Extract range of lines from a text file

A

Amer Neely

Dr.Ruud said:
Amer Neely schreef:



Or use a simplified state machine.

my $state = -1;
my $line = -1;

while (<>) {
chomp; # s/^\s+//; s/\s+$//;

if (-1 == $state) {
if (/^Transaction Time:/) {
++$state;
}
}
elsif (0 == $state) {
if (/^$/) {
++$state;
$line = 0;
}
else {
die "$state: <$_>?";
}
}
elsif (1 == $state) { # in address
if (^$) {
# skip
}
elsif (/^\d{3}-\d{3}-\d{4}$/) {
$state = -1;
$line = -1;
}
else {
++$line;
print "$line: $_\n";
}
}
else {
die "$state: <$_>?";
}
}

(untested)

Very interesting. It's a little more complex than I need (see the reply
by Xicheng Jia dated today 11:57). That works for me.
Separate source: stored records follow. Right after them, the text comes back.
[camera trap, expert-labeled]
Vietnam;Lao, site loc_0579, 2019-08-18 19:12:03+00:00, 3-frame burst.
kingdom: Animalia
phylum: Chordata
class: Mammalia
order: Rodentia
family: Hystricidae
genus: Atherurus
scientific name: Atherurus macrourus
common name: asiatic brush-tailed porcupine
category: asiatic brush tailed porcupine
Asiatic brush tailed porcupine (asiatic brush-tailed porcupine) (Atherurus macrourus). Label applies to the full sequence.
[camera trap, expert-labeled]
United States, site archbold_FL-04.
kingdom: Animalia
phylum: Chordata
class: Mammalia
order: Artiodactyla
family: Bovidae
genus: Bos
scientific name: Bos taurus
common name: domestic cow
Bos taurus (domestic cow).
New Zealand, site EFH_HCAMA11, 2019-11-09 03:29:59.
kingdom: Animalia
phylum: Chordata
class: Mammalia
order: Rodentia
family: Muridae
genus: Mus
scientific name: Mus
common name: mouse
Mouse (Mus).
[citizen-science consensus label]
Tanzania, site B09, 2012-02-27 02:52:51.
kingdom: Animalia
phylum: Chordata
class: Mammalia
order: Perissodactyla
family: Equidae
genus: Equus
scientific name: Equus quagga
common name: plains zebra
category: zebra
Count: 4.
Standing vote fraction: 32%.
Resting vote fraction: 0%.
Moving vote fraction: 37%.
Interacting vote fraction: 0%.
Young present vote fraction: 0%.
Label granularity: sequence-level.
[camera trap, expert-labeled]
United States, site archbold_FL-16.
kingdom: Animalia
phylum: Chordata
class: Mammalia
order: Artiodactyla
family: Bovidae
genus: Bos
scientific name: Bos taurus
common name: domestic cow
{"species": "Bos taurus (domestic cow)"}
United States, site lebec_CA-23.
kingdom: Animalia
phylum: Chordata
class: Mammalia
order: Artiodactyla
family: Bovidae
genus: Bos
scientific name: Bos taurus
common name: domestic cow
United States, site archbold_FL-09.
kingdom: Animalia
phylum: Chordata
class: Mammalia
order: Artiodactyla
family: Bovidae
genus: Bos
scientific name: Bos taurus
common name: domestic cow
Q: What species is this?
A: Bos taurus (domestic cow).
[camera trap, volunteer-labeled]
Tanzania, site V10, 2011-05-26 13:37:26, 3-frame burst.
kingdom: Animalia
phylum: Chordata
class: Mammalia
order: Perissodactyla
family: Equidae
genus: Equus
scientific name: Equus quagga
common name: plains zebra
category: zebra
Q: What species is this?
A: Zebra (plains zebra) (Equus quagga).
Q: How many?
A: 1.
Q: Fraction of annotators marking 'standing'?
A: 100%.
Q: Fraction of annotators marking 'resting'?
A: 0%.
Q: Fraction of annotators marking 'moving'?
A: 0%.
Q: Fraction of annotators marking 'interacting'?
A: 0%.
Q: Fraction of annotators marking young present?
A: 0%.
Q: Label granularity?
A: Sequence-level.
I did adopt your code (with a few minor fixes) to my situation, but got
an error when I ran it on my test input file:
Sun Apr 9 12:29:32 2006
0: <xxxxxxxxxxxx
xxxxxxxxxxxxxxx
SAULT STE MARIE Ontario
P6A 3P4
CANADA>? at parse_mail7.pl line 39, <IN> chunk 2.

Thank you for this very different approach. I will keep it in mind for
other situations.
--
Amer Neely
Home of Spam Catcher
W: www.softouch.on.ca
E: (e-mail address removed)
Perl | MySQL | CGI programming for all data entry forms.
"We make web sites work!"
 
A

Amer Neely

Xicheng said:
Here is a test code which uses paragraph-mode to extract info and try
to insert into your database (tested under WinXP)..
--------------------------
use strict;
use warnings;

local $/ = "";

while ( <DATA> ) {
if (/^Transaction Time:/ .. /^\d\d\d-\d\d\d-\d\d\d\d\s*$/){
my $lines = tr/\n//;
next if $lines < 6;
my ( $name, $addr1, $addr2, $city, $code, $cont );
if ( $lines == 6 ) {
( $name, $addr1, $city, $code, $cont ) = split "\n";
$addr2 = "";
} elsif ( $lines == 7 ) {
( $name, $addr1, $addr2, $city, $code, $cont ) = split
"\n";
}
# to INSERT INTO mytable from mydb.
#$sth->execute( $name, $addr1, $addr2, $city, $code, $cont );
print <<TEST;
name = $name
addr1 = $addr1
addr2 = $addr2
city = $city
code = $code
country = $cont

TEST
}
}

__DATA__
one block
one block
one block
one block
one block

Transaction Time: 18:45:55

Amer Neely
POB 1481 Station Main
AMS dept
North Bay ON
P1B 8K7
CANADA

123-456-7890

some other blocks
some other blocks
some other blocks
some other blocks
some other blocks
some other blocks

Transaction Time: 18:45:34

Bmer Neely
POB 123
South
ABC 879
USA

800-346-7890

another block
another block
another block
another block
another block
another block
another block

Transaction Time: 18:45:55

Amer Neely
POB 1481 Station Main
North Bay ON
P1B 8K7
CANADA

123-456-7890

more blocks
more blocks
more blocks
more blocks
more blocks
more blocks
more blocks
more blocks
more blocks
more blocks

Slight hiccup.
This works perfectly when I run it on my file of extracted lines from
the real file.

When I run this code on the real mail file, I get no output, and $lines
is 0.

--
Amer Neely
Home of Spam Catcher
W: www.softouch.on.ca
E: (e-mail address removed)
Perl | MySQL | CGI programming for all data entry forms.
"We make web sites work!"
 
X

Xicheng Jia

Amer said:
Slight hiccup.
= This works perfectly when I run it on my file of extracted lines from

= the real file.

= When I run this code on the real mail file, I get no output, and
$lines
= is 0.

you may need to check up several things with your real email files:

1) if your records are separated by blank lines.(this garantees the
paragraph-mode)

2) if the patterns /^Transaction Time:/ and
/^\d\d\d-\d\d\d-\d\d\d\d\s*$/ match your real lines. i.e. check out the
line right before the line "Transaction Time: *****" to see if it
contains whitespaces. If it 's not a blank line, you may need to add a
'm' modifier to your regex, so change

/^Transaction Time:/

to

/^Transaction Time:/m

do the same to /^\d\d\d-\d\d\d-\d\d\d\d\s*$/.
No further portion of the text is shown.